Syamsul Alam menerangkan dengan adanya putusan sela ini, pemerintah tidak boleh menerbitkan Peraturan Pemerintah sampai adanya putusan dalam perkara pokok.

“Itu artinya, UU KSDAHE belum berlaku. Meskipun UU KSDHE sudah diundangkan tapi belum bisa berlaku sebelum adanya Peraturan Pemerintah,” kata Syamsul Alam.

UU KSDAHE Digugat

AMAN bersama Wahana Lingkungan Hidup Indonesia (WALHI), Koalisi Rakyat untuk Keadilan Perikanan (KIARA), serta perwakilan Masyarakat Adat Ngkiong, Mikael Ane mengajukan permohonan uji formil atas terbitnya Undang-Undang Nomor 32 Tahun 2024 tentang Konservasi Sumber Daya Alam Hayati dan Ekosistemnya (KSDAHE) ke Mahkamah Konstitusi pada Kamis, 19 September 2024.

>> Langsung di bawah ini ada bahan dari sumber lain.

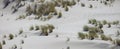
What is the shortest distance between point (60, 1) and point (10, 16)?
11.1ft

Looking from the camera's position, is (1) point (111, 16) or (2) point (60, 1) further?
(2) point (60, 1)

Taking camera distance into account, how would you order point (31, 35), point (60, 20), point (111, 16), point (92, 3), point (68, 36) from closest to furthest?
point (68, 36)
point (31, 35)
point (111, 16)
point (60, 20)
point (92, 3)

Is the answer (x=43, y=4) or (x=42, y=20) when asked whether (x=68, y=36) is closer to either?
(x=42, y=20)

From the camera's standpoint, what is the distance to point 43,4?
55.3 ft

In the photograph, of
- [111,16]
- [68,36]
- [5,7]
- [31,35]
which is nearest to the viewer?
[68,36]

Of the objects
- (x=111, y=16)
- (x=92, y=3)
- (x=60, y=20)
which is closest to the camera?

Pengajuan uji formil UU KSDAHE ini dikarenakan tiga alasan yaitu tidak memenuhi asas kejelasan tujuan, tidak memenuhi asas kedayagunaan dan kehasilgunaan, serta tidak memenuhi asas keterbukaan.

Sidangnya berlangsung mulai 7 Oktober 2024 dipimpin oleh Wakil Ketua Mahkamah Konstitusi Saldi Isra.

Syamsul Alam menjelaskan setelah mempertimbangkan permohonan provisi yang diajukan oleh para pemohon, Mahkamah Konstitusi Republik Indonesia telah memutuskan untuk mengabulkan permohonan provisi tersebut. Disebutnya, adapun provisi ini diajukan dengan alasan mendesak yaitu adanya keadaan yang menuntut untuk segera diambil tindakan demi melindungi hak-hak konstitusional pemohon yang terancam dirugikan selama proses pemeriksaan pokok perkara berlangsung.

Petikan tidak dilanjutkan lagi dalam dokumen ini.